I 14 anni di segreteria furono preziosi per Machiavelli, perché gli consentirono di accumulare un’esperienza diretta della realtà politica e militare del tempo, da cui egli poté trarre lo spunto per le riflessioni, le teorie e le analisi trasferite poi nelle sue opere.
Fra le principali missioni diplomatiche ricordo quella tra luglio e il dicembre del 1500 presso il re di Francia Luigi XII (dove conobbe lo stato assoluto moderno, additandolo come un modello per uno stato italiano). Nel giugno 1502 presso il duca Valentino (Cesare Borgia) impadronitosi del ducato di Urbino (grazie al padre, papa Alessandro VI); la sua figura verrà usata come esempio della virtù che deve possedere un principe nuovo.

* **Compito A**
Stabilisci se ognuna di queste affermazioni concorda con il brano su Machiavelli. Rispondi sì o no e riporta le parole decisive del brano. (i) La segreteria di Machiavelli durò 14 anni. (ii) La missione presso Luigi XII ebbe luogo nel 1502. (iii) Cesare Borgia si era impadronito del ducato di Urbino.
* **Compito B**
Prosegui il brano su Machiavelli a partire dalla sua ultima frase.

Voci di dati salvate:

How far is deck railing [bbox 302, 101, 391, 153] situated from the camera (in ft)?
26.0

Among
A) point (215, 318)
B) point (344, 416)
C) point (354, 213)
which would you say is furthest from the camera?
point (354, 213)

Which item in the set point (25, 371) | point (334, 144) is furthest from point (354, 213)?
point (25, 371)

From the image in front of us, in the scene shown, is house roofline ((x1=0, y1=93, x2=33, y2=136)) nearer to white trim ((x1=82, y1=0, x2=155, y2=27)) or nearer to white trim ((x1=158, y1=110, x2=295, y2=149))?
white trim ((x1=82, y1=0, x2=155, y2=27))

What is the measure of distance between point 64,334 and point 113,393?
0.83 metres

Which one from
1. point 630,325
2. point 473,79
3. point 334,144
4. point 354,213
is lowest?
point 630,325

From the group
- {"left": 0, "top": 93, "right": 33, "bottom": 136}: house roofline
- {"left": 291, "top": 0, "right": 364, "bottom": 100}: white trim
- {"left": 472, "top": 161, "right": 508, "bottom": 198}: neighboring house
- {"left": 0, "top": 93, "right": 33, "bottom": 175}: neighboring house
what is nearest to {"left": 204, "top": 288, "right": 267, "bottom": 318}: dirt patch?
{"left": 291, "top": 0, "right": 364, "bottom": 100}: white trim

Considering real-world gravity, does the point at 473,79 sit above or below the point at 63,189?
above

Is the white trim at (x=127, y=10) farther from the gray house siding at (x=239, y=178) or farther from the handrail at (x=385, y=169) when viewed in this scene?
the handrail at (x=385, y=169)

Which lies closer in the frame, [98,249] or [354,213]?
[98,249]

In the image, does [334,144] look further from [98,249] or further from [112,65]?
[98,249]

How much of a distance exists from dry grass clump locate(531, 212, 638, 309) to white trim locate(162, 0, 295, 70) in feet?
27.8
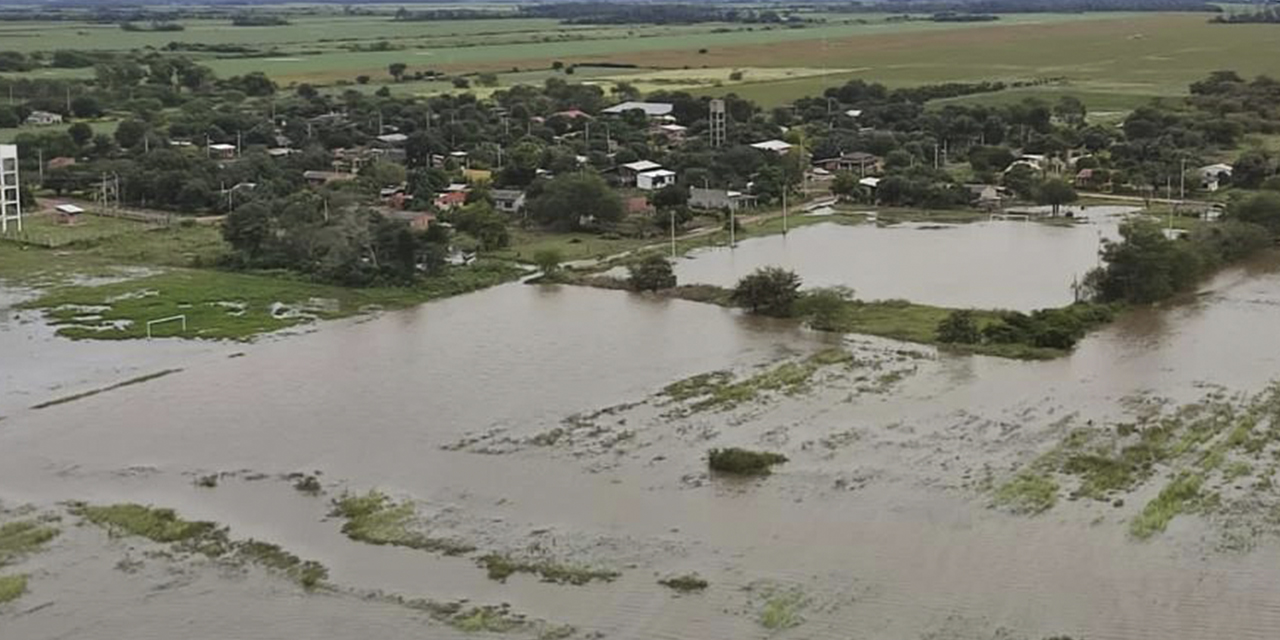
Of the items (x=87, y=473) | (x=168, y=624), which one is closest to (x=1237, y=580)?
(x=168, y=624)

* **Risposta A**
(i) Sì: «I 14 anni di segreteria furono preziosi per Machiavelli».
(ii) No: «tra luglio e il dicembre del 1500 presso il re di Francia Luigi XII».
(iii) Sì: «presso il duca Valentino (Cesare Borgia) impadronitosi del ducato di Urbino».

* **Risposta B**
Machiavelli fu da Cesare Borgia pure fra l’ottobre e il gennaio del 1502/03. Nell’estate però muore il padre Alessandro VI, e poi pure Pio III, mancato l’appoggio paterno, e non riuscendo ad impedire l’elezione del suo più acerrimo nemico, papa Giulio II, il progetto politico di Borgia cade. Poco dopo si unirà agli avi trapassati.
Nel frattempo Machiavelli si dedicò all’attività letteraria, scrisse il “Decennale primo”, che pubblico nel 1506. In questi anni matura in lui la convinzione, poi espressa nel Principe e nell’Arte della guerra, di evitare le milizie mercenarie, ma di creare eserciti permanenti alle dirette dipendenze dello stato.
Egli si adoperò affinché i maggiorenti delle città creassero delle milizie comunali; una volta ottenuto ciò egli divenne segretario della costituita magistratura dei Nove, preposta a dirigere queste milizie.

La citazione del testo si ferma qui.